There's just no funding in PI law right now. And government budgets are still a mess.
Really, if you don't land any non-preselect interviews at OCI, you need to just drop out immediately, before they stick their snout into the bottomless trough of student loan money and nail the non-dischargeable bill to your forehead for a third semester. Law students need to get over the sunk cost fallacy and just flee law school as fast as possible if they haven't been pre-selected at OCI. Because you can actually pay off 1 year of law school tuition with a decent non-law job. And you can actually convince other employers that you're not going to bolt for a law job. But once you have that JD ball and chain around your neck...well, good luck with that.

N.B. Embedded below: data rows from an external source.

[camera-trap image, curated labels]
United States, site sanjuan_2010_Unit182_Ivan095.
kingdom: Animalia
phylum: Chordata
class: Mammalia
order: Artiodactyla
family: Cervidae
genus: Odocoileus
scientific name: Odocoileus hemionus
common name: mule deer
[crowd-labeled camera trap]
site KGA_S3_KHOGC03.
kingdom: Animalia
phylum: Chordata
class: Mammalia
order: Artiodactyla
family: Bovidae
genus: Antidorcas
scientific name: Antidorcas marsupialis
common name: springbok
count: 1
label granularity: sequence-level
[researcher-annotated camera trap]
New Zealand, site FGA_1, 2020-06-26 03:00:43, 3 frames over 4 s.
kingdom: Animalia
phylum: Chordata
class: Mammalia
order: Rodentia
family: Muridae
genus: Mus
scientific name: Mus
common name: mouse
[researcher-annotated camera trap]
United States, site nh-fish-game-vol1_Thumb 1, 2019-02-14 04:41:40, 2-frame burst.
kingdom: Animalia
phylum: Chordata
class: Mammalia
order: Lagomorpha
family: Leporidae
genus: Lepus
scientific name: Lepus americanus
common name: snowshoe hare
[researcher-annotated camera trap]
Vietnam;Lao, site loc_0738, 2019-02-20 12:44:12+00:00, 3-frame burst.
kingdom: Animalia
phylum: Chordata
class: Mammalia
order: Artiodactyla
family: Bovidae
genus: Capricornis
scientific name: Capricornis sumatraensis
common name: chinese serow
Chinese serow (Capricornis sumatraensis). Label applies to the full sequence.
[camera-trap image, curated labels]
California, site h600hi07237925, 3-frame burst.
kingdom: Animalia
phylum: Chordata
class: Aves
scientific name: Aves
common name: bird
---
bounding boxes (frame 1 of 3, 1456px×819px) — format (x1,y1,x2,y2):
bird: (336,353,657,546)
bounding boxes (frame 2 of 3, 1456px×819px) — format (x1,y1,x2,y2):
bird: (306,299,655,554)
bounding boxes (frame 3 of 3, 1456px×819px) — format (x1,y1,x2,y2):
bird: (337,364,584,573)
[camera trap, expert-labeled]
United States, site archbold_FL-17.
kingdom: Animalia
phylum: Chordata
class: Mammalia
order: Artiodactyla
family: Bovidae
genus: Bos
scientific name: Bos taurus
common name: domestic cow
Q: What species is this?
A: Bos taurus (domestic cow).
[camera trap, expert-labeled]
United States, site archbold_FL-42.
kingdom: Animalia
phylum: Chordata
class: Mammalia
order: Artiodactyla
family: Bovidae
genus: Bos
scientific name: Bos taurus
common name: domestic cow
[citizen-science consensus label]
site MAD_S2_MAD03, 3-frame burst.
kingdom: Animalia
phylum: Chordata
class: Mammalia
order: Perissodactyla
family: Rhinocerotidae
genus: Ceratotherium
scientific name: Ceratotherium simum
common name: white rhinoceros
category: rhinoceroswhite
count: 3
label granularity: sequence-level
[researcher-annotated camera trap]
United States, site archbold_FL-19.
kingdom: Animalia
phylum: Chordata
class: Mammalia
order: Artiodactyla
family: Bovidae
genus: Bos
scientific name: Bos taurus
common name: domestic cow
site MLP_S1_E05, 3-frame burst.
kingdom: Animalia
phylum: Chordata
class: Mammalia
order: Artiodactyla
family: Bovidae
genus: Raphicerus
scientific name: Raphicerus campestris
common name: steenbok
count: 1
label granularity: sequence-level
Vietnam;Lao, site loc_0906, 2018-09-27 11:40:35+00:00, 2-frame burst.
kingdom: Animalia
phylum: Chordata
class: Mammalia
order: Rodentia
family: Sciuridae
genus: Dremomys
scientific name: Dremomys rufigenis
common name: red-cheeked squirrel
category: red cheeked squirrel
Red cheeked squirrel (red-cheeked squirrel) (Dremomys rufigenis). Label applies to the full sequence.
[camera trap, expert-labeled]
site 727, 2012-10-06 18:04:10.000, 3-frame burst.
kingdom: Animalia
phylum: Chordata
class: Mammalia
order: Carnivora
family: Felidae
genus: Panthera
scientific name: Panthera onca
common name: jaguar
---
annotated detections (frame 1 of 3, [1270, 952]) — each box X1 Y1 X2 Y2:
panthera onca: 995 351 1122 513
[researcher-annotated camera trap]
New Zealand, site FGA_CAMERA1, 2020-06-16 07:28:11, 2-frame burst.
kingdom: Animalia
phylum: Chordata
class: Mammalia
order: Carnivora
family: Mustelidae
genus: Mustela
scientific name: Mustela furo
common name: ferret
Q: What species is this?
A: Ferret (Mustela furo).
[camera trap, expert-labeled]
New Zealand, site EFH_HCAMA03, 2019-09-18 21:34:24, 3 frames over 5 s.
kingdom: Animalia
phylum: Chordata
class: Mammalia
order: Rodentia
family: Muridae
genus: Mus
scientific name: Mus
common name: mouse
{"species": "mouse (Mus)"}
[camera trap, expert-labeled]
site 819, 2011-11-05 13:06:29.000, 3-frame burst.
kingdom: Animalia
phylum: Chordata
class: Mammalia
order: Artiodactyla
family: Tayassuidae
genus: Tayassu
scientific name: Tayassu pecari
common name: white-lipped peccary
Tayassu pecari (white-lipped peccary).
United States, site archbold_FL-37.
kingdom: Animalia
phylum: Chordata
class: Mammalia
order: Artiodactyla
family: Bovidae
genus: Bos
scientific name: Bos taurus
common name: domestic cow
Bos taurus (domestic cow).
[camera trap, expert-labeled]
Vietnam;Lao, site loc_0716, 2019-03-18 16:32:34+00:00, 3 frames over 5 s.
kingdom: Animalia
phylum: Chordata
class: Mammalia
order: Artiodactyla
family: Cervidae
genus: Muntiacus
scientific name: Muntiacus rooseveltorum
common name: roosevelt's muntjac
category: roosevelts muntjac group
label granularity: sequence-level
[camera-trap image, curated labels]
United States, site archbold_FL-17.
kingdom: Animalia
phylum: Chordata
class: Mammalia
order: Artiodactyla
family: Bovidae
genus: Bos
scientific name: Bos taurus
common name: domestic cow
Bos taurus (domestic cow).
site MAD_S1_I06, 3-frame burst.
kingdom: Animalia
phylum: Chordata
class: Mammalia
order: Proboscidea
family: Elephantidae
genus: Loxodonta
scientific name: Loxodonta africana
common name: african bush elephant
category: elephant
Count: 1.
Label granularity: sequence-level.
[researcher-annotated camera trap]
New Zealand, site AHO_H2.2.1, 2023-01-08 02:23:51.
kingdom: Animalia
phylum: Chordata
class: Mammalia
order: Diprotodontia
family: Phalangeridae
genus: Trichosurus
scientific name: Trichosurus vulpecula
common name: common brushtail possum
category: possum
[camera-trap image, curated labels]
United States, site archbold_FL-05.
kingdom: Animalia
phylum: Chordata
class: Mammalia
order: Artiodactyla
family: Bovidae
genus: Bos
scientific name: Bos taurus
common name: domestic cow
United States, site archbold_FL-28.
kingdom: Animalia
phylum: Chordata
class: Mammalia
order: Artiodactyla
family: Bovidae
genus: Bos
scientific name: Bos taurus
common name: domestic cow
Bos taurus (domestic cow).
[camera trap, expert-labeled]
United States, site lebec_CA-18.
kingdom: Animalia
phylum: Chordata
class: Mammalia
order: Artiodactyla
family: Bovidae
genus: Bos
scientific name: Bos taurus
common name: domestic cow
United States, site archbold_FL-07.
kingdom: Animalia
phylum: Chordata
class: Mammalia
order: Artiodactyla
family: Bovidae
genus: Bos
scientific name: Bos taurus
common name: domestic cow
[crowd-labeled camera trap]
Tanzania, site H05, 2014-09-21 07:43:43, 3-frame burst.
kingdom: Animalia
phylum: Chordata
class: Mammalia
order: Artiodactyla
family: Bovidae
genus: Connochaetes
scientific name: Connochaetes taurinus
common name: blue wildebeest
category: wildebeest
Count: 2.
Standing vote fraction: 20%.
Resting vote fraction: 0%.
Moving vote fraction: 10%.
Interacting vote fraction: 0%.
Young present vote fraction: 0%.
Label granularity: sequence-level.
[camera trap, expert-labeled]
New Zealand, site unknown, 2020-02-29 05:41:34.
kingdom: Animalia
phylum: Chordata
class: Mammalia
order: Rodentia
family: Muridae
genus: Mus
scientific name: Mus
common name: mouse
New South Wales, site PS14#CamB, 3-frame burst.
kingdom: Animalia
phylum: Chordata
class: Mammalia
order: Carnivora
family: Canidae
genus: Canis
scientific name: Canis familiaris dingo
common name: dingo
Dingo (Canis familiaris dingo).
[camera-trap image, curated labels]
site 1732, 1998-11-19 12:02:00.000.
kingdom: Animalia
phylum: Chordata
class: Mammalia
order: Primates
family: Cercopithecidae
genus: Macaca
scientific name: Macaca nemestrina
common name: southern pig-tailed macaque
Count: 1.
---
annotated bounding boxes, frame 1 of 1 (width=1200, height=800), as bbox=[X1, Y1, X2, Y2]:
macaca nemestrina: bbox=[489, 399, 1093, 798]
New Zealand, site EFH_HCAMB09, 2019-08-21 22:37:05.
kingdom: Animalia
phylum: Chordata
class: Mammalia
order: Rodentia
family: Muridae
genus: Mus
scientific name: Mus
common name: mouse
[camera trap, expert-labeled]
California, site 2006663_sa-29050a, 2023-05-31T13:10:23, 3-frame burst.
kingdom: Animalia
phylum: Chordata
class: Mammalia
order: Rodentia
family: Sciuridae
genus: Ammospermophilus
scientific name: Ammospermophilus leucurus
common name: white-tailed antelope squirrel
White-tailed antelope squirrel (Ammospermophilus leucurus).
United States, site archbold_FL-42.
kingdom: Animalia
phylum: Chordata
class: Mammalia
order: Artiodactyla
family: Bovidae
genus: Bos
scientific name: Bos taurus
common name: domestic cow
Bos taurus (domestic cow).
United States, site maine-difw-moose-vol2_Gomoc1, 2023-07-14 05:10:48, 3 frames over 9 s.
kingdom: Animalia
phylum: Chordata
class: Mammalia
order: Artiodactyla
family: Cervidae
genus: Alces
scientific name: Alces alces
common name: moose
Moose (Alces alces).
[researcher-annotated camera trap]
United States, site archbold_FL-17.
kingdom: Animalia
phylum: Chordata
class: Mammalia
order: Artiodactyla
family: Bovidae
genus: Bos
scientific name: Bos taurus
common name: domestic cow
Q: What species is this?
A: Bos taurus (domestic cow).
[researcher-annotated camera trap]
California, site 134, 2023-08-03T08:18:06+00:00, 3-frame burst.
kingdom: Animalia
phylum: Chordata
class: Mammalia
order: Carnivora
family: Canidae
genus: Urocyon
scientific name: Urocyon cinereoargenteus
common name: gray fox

It's conceivable to have all lottery interviews, and get multiple offers. I've seen it happen a lot. A place with a median cutoff for a t-6 might still preselect the higher ranked students, but don't care as much about grades once they meet the applicants. There are people who come off really well in short stretches. The issue is most people think they come off this way, and they do not. Most social judgments are kept to oneself so people never get feedback in graded form.
It's also conceivable to sick grades, and strike out. If one has a trait that makes them not fit into this club either because of some perceived physical or personality shortcoming or trait that doesn't fit the prototype, you can be screwed. Diversity is craved in certain respects, but not in other respects. If someone is too weird looking, anxious, or has a disability then they will have a tough time seeming like they'll fit in even if they would ultimately fit in. One trend that should happen is the laws should change to allow schools to reject individuals solely because they have a superficially trait that makes it unlikely they'll get a job.
Cougar is spot on. Looking back on it taking even a sticker gamble for one year but THEN dropping out of you don't get a lot of preselect interviews isn't a bad approach. Even 1 year of sticker debt at the top 14 isn't really that hard to pay off if you land a white collar job above the secretarial level. I wish I hadn't had the "don't be a quitter" mindset when I finished 1L. Sometimes in life you have to look at things from a broader picture. I'll just have to chalk it up to inexperience/immaturity I guess.